The test results reaffirm findings from the past few years: The gaps between high-scoring and low-scoring students widened since the beginning of the pandemic.
Most of the growing distance between the highest- and lowest-performing students was driven by decreases at the bottom of the distribution. High-scoring students’ test results dipped a little during the past few years, by about 0.3 points on average. But low-scoring students’ results fell significantly, by 5.2 points on average.
NWEA researchers also looked at the progress students made over the past school year, 2021-22, as many school districts launched initiatives for academic recovery.
First, the good news: Student academic progress during the 2021-22 school did start to rebound. For both higher- and lower-scoring students, student growth during the past school year more closely matched prepandemic trends than growth during the 2020-21 school year.
But even though students at both ends of the distribution are making academic progress, lower-scoring students are making gains at a slower rate than higher-scoring students. (See the NWEA brief for a full breakdown of the data.)
“It’s kind of a double whammy. Lower-achieving students were harder hit in that initial phase of the pandemic, and they’re not achieving as steadily,” said Karyn Lewis, the director for the Center for School and Progress at NWEA and the lead author of the brief.
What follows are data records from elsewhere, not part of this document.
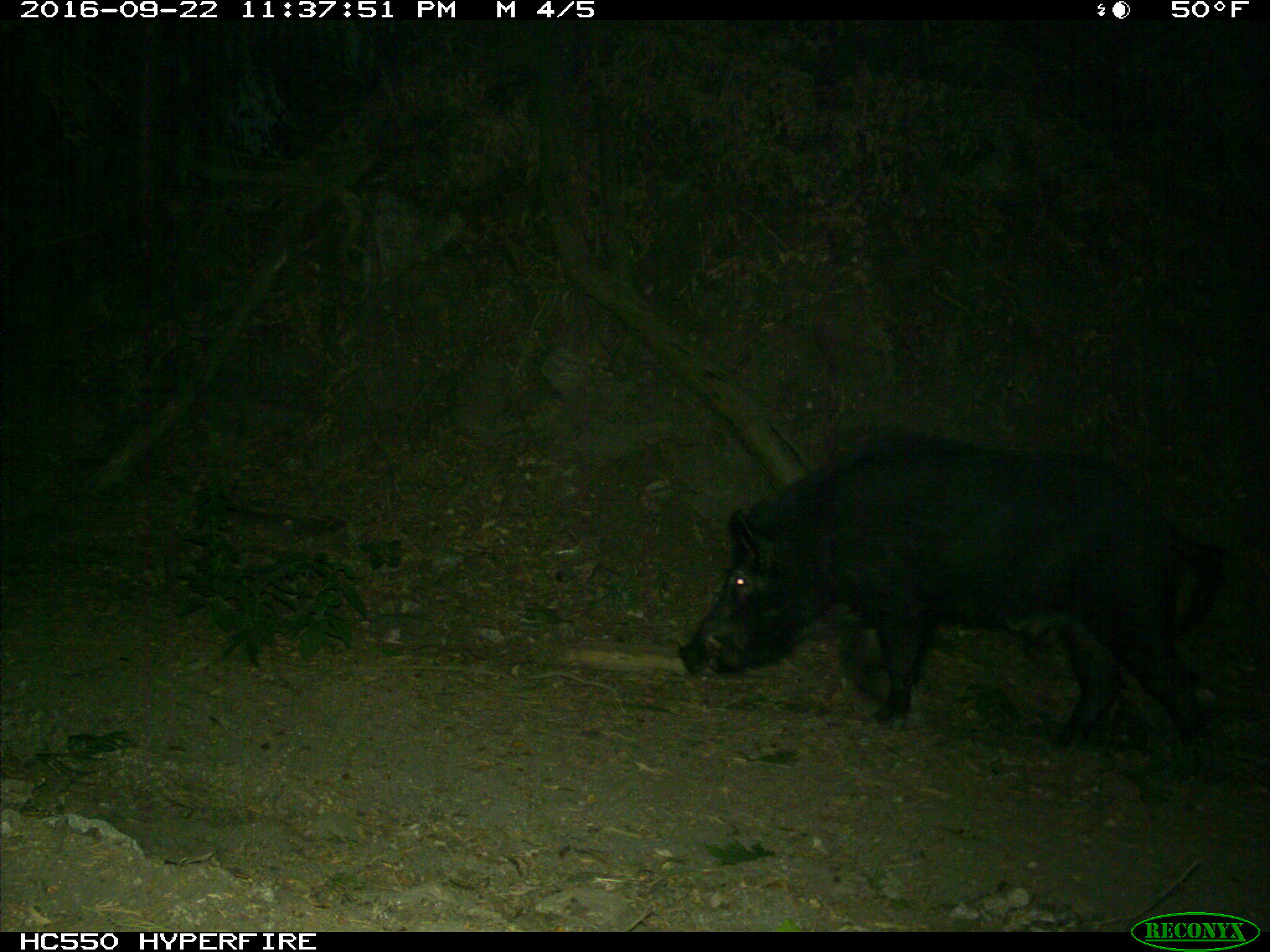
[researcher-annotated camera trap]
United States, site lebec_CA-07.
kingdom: Animalia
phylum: Chordata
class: Mammalia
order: Artiodactyla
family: Suidae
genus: Sus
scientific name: Sus scrofa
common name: wild boar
In some areas, she added, lower-achieving students aren’t making progress and gaps are continuing to widen.
The fact that the effects of the largest educational disruption in recent history haven’t been zeroed out in one year is hardly surprising. Researchers, policymakers, and advocates have repeatedly said that addressing effects on student learning will take time and money.
But the disparities in the pace of recovery mean that district and school leaders need to be intentional about how they target support, Lewis said.
“The implication for district leaders isn’t just, am I offering the right kinds of opportunities [for academic recovery]? But also, am I offering them to the students who have been harmed most?” she said.
Programs for tutoring or other services that require students to opt-in, for example, could run the risk of deepening inequities if only higher-achieving students take advantage of them, Lewis said.
Leaders also need to be cognizant of effect sizes, she said. Many effective academic interventions only move the needle slightly. It’s likely that most students will need layered supports to make significant progress, she added.